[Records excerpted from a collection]
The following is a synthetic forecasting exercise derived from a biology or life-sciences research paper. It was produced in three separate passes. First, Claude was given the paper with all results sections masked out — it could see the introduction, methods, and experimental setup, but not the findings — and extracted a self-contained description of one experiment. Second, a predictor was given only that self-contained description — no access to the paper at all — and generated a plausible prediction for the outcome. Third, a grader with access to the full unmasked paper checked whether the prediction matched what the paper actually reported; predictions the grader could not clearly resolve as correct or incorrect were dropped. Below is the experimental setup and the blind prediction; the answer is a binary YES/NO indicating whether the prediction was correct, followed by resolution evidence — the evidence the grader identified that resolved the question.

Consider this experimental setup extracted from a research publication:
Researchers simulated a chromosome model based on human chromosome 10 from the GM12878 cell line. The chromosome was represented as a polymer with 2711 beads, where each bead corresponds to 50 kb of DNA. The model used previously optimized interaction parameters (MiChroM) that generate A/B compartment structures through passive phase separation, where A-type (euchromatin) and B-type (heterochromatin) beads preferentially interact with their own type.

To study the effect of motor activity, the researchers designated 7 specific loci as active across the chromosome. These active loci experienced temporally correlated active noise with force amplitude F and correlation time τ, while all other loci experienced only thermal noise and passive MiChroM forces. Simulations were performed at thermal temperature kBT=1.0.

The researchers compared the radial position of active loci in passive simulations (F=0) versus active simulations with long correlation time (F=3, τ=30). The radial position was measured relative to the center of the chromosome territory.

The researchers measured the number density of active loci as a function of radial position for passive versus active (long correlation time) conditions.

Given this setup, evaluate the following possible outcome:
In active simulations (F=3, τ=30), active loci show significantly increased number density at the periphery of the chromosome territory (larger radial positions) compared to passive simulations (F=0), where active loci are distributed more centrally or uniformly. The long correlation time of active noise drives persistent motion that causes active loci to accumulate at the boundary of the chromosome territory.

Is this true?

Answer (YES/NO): YES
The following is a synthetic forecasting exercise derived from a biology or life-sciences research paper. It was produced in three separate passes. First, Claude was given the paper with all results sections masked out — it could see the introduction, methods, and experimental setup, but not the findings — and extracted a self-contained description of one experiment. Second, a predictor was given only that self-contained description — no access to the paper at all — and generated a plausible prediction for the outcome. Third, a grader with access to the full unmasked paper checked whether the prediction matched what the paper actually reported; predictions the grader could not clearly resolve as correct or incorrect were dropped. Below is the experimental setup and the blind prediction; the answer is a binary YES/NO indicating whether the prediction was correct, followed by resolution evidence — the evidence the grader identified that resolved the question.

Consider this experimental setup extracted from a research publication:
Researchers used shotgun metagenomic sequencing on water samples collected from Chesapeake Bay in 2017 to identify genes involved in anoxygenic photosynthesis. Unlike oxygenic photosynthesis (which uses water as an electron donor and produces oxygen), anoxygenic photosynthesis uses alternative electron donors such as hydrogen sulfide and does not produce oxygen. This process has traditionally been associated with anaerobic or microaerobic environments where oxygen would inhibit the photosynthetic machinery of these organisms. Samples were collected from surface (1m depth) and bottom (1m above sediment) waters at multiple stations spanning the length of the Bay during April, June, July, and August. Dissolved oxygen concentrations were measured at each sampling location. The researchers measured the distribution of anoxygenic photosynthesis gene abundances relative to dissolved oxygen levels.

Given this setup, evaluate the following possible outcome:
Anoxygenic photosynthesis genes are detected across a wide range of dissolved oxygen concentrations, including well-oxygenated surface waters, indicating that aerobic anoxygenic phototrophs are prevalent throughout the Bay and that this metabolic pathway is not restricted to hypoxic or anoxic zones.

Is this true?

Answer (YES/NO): YES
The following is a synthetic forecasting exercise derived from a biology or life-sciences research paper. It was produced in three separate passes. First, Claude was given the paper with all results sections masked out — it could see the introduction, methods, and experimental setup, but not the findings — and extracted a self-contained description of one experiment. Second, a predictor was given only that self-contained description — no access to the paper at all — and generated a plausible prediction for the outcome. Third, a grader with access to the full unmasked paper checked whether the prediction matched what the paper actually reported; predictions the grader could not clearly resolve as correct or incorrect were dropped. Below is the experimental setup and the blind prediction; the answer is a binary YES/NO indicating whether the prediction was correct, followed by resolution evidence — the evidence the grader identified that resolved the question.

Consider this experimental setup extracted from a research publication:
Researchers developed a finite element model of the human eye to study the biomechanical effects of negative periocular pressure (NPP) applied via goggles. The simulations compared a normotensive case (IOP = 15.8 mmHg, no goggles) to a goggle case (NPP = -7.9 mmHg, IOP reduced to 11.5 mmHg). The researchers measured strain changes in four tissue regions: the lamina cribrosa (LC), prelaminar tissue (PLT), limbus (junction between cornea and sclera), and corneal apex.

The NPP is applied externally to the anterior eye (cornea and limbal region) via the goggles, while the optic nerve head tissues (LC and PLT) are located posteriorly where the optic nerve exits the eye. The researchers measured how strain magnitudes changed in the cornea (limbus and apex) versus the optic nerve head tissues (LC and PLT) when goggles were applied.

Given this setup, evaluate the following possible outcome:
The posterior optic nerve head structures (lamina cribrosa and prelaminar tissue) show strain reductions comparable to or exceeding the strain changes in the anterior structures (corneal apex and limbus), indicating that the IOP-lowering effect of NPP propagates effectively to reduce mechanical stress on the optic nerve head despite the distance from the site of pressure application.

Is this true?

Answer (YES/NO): YES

### [WORK REQUIRED]
Reproduce the final stretch of the data above: every line from the one holding "Researchers developed a" through the end, inclusive, exactly as written and nothing else.

### [COMPLETED EXERCISE]
Researchers developed a finite element model of the human eye to study the biomechanical effects of negative periocular pressure (NPP) applied via goggles. The simulations compared a normotensive case (IOP = 15.8 mmHg, no goggles) to a goggle case (NPP = -7.9 mmHg, IOP reduced to 11.5 mmHg). The researchers measured strain changes in four tissue regions: the lamina cribrosa (LC), prelaminar tissue (PLT), limbus (junction between cornea and sclera), and corneal apex.

The NPP is applied externally to the anterior eye (cornea and limbal region) via the goggles, while the optic nerve head tissues (LC and PLT) are located posteriorly where the optic nerve exits the eye. The researchers measured how strain magnitudes changed in the cornea (limbus and apex) versus the optic nerve head tissues (LC and PLT) when goggles were applied.

Given this setup, evaluate the following possible outcome:
The posterior optic nerve head structures (lamina cribrosa and prelaminar tissue) show strain reductions comparable to or exceeding the strain changes in the anterior structures (corneal apex and limbus), indicating that the IOP-lowering effect of NPP propagates effectively to reduce mechanical stress on the optic nerve head despite the distance from the site of pressure application.

Is this true?

Answer (YES/NO): YES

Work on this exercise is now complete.